HyDE was proposed by Gao et al. (2022) and has become a standard technique in production RAG systems. It's especially effective when users ask questions in casual language about technical topics.
Multi-hop retrieval
Some questions simply can't be answered from a single retrieved document. "How does company X's Q3 revenue compare to the industry average?" requires: (1) finding the company's Q3 revenue figures, (2) finding the industry average, and (3) comparing them. No single chunk contains both pieces of information.
Multi-hop retrieval breaks complex questions into sub-questions, retrieves for each independently, and synthesises:
def multi_hop_rag(question, retrieve_fn, llm_generate, top_k=3):
"""Break complex questions into sub-questions, retrieve for each.

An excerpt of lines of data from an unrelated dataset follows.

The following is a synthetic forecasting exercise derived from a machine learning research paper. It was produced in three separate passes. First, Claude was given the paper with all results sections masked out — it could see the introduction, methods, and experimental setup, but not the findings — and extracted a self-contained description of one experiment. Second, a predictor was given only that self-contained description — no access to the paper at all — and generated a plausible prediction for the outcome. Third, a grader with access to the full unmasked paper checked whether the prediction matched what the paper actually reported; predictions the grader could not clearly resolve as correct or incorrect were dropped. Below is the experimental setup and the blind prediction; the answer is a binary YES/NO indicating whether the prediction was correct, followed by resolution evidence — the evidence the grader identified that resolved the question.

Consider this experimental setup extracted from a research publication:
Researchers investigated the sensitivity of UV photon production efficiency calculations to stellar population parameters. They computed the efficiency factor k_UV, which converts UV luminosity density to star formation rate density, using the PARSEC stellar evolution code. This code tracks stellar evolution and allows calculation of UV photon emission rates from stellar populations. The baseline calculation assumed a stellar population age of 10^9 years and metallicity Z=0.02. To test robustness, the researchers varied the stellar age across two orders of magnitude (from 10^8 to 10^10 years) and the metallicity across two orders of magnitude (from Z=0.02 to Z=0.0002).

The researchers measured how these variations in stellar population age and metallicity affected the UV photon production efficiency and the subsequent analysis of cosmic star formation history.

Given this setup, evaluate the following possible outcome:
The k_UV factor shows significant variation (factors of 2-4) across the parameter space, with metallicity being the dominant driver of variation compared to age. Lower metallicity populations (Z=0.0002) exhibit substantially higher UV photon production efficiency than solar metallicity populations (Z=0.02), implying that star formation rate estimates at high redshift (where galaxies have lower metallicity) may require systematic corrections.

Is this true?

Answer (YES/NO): NO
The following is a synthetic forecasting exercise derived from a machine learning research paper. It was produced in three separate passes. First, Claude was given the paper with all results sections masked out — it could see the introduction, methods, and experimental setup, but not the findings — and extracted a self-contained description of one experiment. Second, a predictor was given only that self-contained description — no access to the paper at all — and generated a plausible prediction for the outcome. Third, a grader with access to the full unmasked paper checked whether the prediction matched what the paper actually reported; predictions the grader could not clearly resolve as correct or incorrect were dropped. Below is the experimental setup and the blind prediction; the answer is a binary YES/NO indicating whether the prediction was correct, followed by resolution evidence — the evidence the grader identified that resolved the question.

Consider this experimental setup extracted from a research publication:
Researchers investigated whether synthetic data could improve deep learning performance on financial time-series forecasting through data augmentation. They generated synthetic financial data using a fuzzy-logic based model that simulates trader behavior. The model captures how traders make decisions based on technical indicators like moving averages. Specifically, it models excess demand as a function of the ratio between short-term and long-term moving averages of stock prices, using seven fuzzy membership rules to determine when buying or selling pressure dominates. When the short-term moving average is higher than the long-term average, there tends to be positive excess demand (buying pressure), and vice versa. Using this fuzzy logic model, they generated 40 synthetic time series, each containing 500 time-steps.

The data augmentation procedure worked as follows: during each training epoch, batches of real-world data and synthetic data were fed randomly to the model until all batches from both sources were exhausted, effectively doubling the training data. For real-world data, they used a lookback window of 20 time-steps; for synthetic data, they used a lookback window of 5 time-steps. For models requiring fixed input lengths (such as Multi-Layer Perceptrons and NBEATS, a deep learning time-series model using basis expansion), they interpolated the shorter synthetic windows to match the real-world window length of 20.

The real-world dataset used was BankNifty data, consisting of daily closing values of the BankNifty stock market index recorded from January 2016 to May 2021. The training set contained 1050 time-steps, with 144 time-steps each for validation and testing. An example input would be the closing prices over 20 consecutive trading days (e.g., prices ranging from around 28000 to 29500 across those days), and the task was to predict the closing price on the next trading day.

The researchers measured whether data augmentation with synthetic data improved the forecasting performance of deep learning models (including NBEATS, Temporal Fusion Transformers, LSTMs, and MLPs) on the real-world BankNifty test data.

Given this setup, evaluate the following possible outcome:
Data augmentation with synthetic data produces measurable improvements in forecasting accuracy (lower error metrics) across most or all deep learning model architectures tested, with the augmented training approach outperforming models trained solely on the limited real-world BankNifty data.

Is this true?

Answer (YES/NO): NO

retrieve_fn: function(query, k) -> list of (chunk, score)
llm_generate: function(prompt) -> str
"""
# Step 1: decompose the question
decompose_prompt = f"""Break this question into 2-3 simpler
sub-questions that can each be answered from a single document:
Question: {question}
Sub-questions (one per line):"""
sub_qs_text = llm_generate(decompose_prompt)
sub_questions = [q.strip() for q in sub_qs_text.strip().split('\n')
if q.strip()]
# Step 2: retrieve for each sub-question
all_contexts = {}
for sq in sub_questions:
results = retrieve_fn(sq, k=top_k)
for chunk, score in results:
if chunk not in all_contexts:
all_contexts[chunk] = {
'score': score, 'sources': [sq]}
else:
all_contexts[chunk]['sources'].append(sq)

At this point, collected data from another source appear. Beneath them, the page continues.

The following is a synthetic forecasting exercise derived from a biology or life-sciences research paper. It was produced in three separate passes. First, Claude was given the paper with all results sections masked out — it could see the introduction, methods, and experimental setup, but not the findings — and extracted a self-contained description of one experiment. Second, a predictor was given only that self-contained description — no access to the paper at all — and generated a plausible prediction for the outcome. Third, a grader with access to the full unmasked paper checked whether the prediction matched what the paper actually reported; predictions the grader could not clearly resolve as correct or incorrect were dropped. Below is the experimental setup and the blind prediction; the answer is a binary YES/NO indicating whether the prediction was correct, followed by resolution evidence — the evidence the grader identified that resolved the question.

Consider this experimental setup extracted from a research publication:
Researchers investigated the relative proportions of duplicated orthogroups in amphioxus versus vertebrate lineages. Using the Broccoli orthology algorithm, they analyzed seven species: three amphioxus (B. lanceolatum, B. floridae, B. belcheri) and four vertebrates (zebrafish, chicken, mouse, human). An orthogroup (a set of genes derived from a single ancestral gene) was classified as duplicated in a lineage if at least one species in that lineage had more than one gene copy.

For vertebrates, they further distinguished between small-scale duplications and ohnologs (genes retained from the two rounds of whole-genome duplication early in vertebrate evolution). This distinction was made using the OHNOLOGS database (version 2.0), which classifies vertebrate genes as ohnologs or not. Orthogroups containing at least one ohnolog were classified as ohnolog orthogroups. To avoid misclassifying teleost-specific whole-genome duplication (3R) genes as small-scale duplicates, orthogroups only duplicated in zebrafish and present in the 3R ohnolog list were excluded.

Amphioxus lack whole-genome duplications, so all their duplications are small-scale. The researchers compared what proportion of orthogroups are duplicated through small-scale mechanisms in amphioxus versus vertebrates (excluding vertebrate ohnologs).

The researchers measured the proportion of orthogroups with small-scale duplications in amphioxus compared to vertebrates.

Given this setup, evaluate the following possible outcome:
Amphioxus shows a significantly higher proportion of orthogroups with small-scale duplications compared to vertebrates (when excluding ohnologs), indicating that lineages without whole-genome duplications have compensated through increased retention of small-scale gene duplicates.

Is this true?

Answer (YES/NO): NO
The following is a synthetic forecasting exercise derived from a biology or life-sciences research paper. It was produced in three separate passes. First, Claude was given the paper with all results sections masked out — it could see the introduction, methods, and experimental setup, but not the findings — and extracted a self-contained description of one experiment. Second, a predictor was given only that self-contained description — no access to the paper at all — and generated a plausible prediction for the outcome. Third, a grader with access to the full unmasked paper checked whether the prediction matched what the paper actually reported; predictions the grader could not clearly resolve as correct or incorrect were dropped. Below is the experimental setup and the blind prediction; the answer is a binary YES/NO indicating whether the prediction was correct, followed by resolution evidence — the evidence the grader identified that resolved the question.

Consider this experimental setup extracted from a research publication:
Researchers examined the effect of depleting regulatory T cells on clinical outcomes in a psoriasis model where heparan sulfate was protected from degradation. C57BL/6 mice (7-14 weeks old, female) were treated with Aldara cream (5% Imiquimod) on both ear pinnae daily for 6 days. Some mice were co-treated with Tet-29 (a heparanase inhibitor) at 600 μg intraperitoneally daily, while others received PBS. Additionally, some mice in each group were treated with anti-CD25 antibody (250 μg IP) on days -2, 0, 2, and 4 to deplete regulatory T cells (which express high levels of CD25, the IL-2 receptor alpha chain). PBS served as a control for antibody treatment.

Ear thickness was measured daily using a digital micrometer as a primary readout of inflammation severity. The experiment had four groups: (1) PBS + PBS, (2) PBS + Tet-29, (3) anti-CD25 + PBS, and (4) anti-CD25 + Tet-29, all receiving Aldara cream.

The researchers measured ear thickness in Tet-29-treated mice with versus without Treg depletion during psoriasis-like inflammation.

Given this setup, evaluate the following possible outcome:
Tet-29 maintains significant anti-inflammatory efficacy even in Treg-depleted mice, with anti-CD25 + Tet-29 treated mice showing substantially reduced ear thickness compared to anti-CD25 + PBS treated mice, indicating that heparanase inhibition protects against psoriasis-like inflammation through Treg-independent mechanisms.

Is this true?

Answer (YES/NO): NO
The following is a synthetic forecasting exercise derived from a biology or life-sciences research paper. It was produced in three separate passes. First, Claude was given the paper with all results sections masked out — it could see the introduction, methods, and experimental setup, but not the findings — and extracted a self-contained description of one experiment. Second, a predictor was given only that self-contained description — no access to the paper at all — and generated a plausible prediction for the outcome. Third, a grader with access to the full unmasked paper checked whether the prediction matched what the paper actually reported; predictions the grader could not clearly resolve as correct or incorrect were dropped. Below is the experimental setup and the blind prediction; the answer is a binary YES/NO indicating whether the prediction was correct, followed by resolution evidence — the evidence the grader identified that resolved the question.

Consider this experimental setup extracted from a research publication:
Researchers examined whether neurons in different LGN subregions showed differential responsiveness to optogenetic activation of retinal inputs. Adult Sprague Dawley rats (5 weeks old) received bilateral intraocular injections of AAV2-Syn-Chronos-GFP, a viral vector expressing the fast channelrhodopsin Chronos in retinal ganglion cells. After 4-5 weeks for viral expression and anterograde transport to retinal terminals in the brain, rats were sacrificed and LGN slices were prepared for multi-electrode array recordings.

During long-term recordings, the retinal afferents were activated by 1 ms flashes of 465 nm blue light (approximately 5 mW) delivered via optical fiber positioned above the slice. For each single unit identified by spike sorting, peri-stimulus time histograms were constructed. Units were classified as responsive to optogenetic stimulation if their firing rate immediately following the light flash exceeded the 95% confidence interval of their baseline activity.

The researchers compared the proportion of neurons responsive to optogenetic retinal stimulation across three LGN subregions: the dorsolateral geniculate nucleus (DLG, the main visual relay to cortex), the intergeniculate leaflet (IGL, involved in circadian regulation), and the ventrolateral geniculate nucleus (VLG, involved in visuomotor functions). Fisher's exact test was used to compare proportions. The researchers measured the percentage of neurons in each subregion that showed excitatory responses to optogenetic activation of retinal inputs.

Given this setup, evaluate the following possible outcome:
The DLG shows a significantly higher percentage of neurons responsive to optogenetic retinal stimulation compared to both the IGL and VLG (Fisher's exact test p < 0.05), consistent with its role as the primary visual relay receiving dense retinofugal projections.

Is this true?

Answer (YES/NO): NO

# Step 3: build combined context (deduplicated)
sorted_ctx = sorted(all_contexts.items(),
key=lambda x: x[1]['score'], reverse=True)
# Step 4: generate final answer from all gathered context
context_text = "\n\n".join([chunk for chunk, _ in sorted_ctx])
final_prompt = f"""Answer the question using the context below.
Cite which parts of the context support your answer.
Context:
{context_text}
Question: {question}
Answer:"""
return final_prompt, sub_questions, sorted_ctx
# Simulated example
question = ("How does Company X's Q3 revenue compare to "
"the industry average?")
# What the LLM would decompose into:
sub_questions = [
"What was Company X's Q3 revenue?",
"What is the industry average Q3 revenue?",
"How do these figures compare?",
]
print(f"Original question: {question}\n")
print(f"Decomposed into {len(sub_questions)} sub-questions:")
for i, sq in enumerate(sub_questions, 1):
print(f" {i}. {sq}")
print(f"\nEach sub-question gets its own retrieval call.")
print(f"Results are deduplicated and merged.")
print(f"The LLM then synthesises from the combined context.")
Multi-hop is more expensive -- multiple retrieval calls, multiple LLM calls for decomposition and synthesis. But it's necessary for questions that require combining information from different parts of your knowledge base. The decomposition step is itself a prompt engineering challenge -- the LLM needs to correctly identify what sub-information is needed without generating redundant or irrelevant sub-questions.
In production systems, you'd add caching (store sub-question embeddings for reuse), parallelise the retrieval calls, and set a hard limit on the number of sub-questions to control cost.
Evaluating RAG systems
How do you know if your RAG system is actually good? This question has three separate dimensions, and evaluating only one gives you a misleading picture.
Retrieval quality: are we finding the right documents?
- Recall@k: what fraction of relevant documents appear in the top k results?
- Mean Reciprocal Rank (MRR): how high does the first relevant document rank?
- NDCG: do relevant documents rank above irrelevant ones?
We built all three of these metrics in exercise 3 of episode #63 and in exercise 3 of episode #64. They tell you whether the retrieval pipeline is doing its job -- finding the needle in the haystack.
Generation quality: given the right documents, does the LLM produce a good answer?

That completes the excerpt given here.